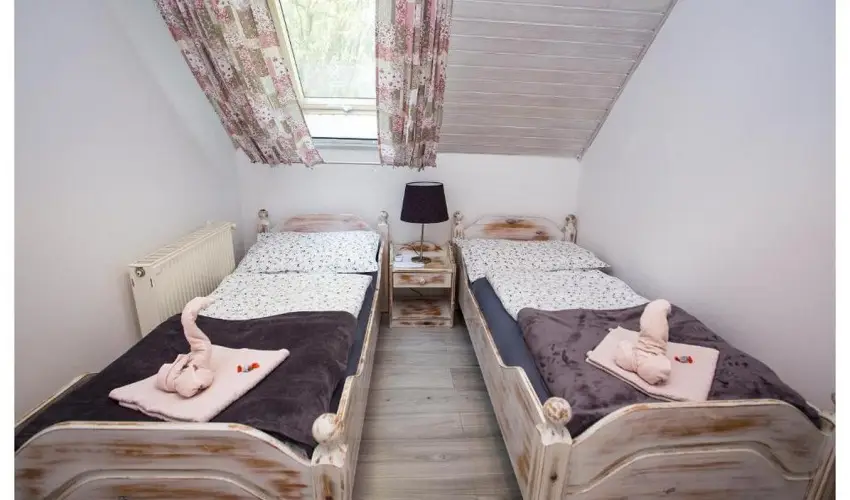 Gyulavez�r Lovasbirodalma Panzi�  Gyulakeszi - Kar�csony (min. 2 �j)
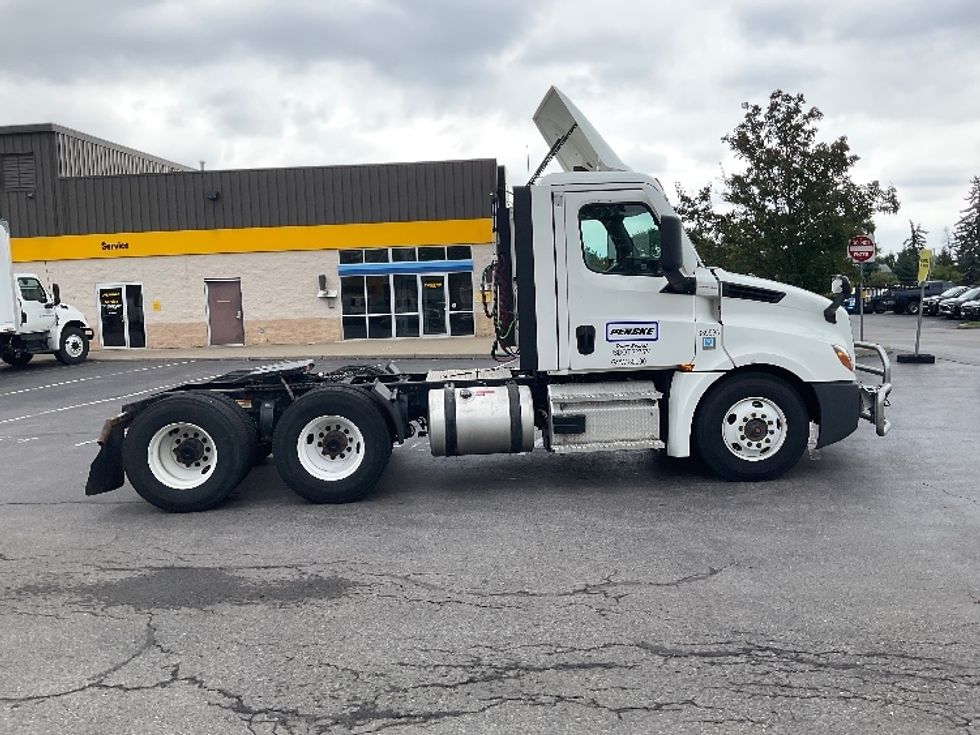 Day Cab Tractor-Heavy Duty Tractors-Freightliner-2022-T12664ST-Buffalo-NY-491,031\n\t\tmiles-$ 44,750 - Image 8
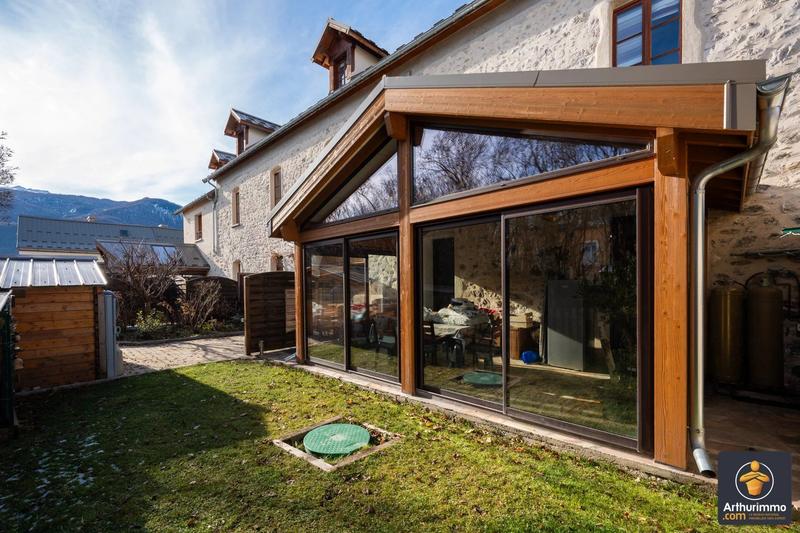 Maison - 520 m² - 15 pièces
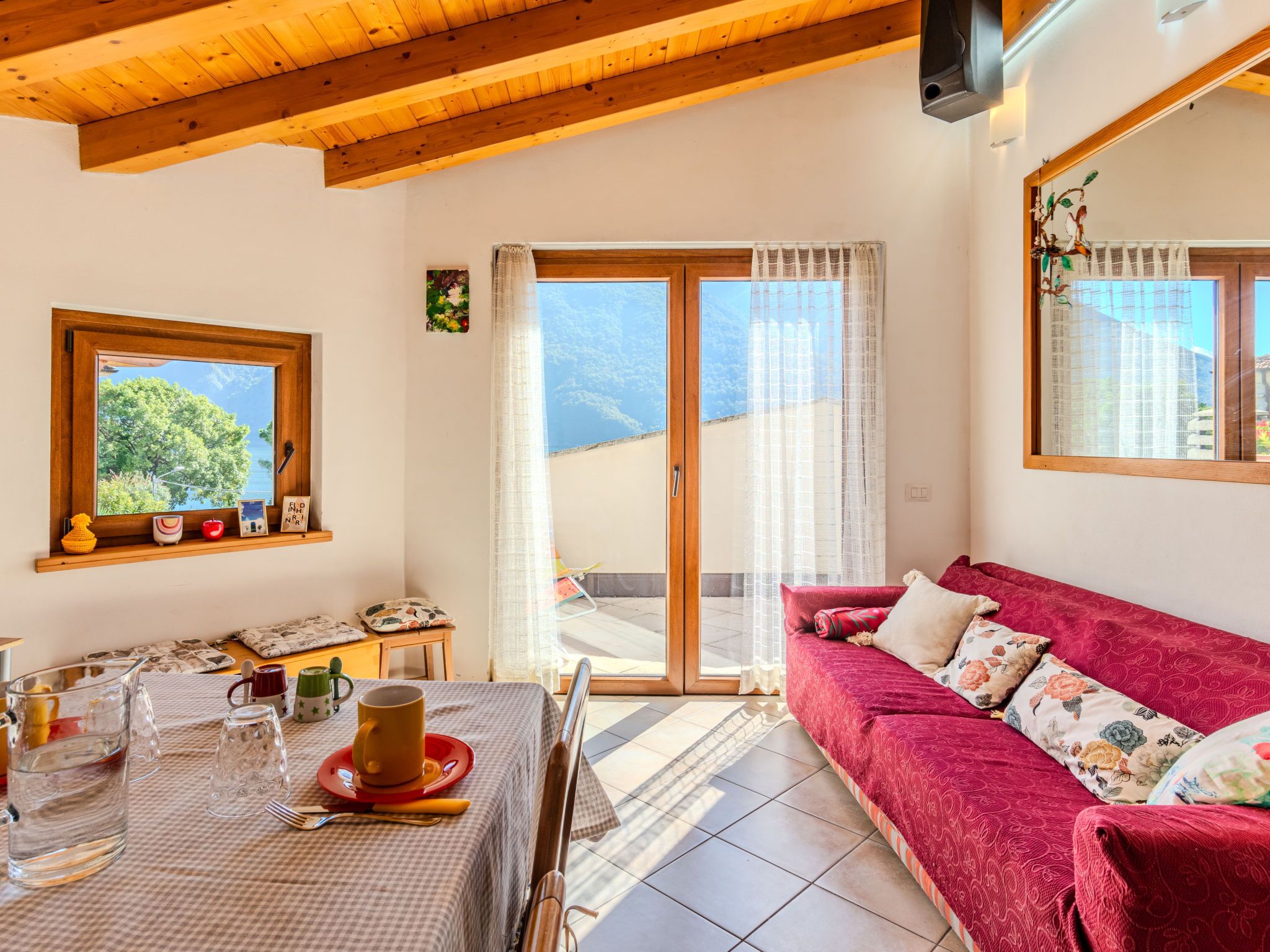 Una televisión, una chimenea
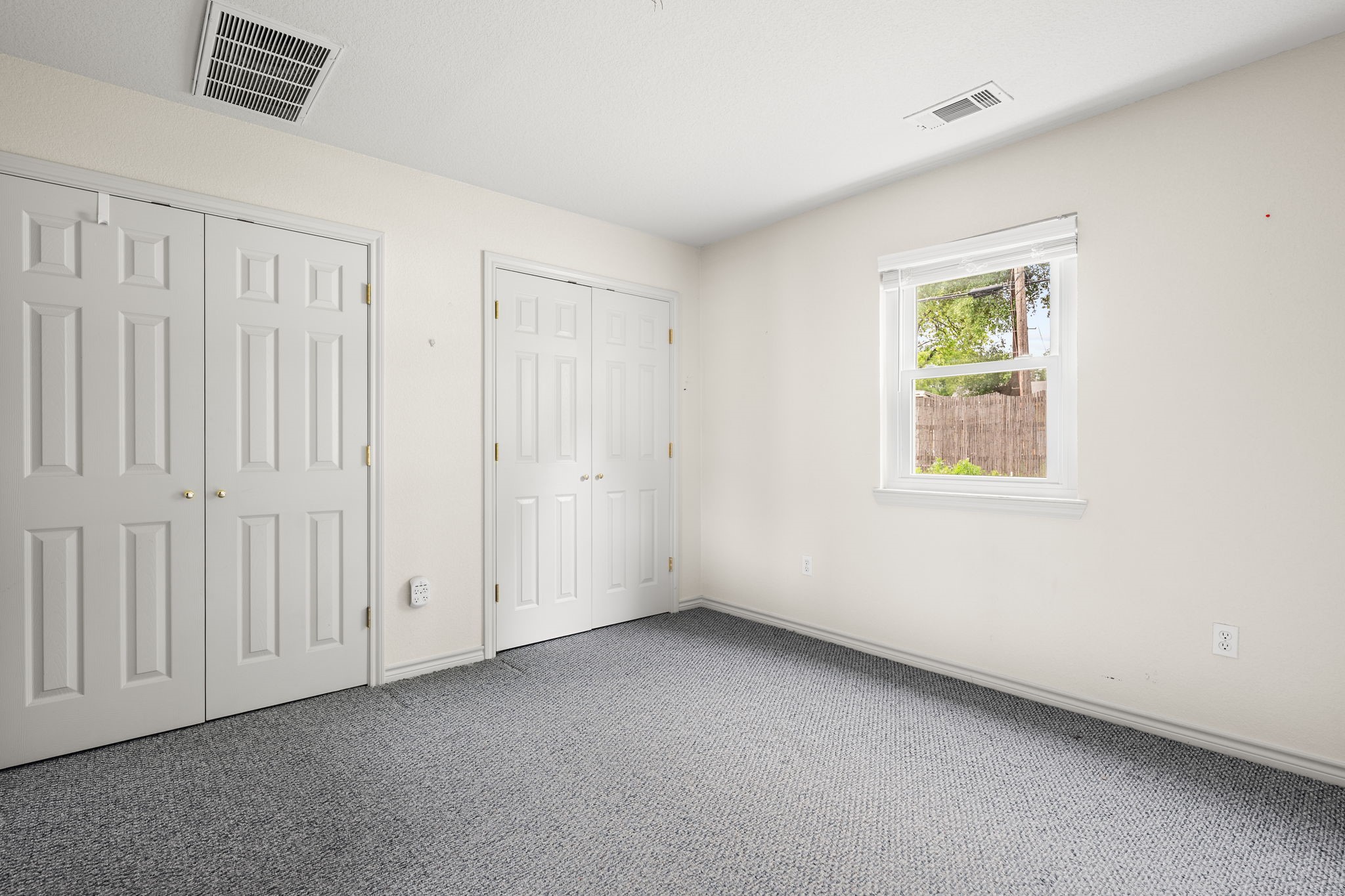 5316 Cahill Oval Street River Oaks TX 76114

================

▸ EXERCISE GOAL: Please render the records above as a numbered list, with blank lines omitted and the pictures left out.

▸ OUTPUT FOR THIS TASK:
1.  Gyulavez�r Lovasbirodalma Panzi�  Gyulakeszi - Kar�csony (min. 2 �j)
2.  Day Cab Tractor-Heavy Duty Tractors-Freightliner-2022-T12664ST-Buffalo-NY-491,031\n\t\tmiles-$ 44,750 - Image 8
3.  Maison - 520 m² - 15 pièces
4.  Una televisión, una chimenea
5.  5316 Cahill Oval Street River Oaks TX 76114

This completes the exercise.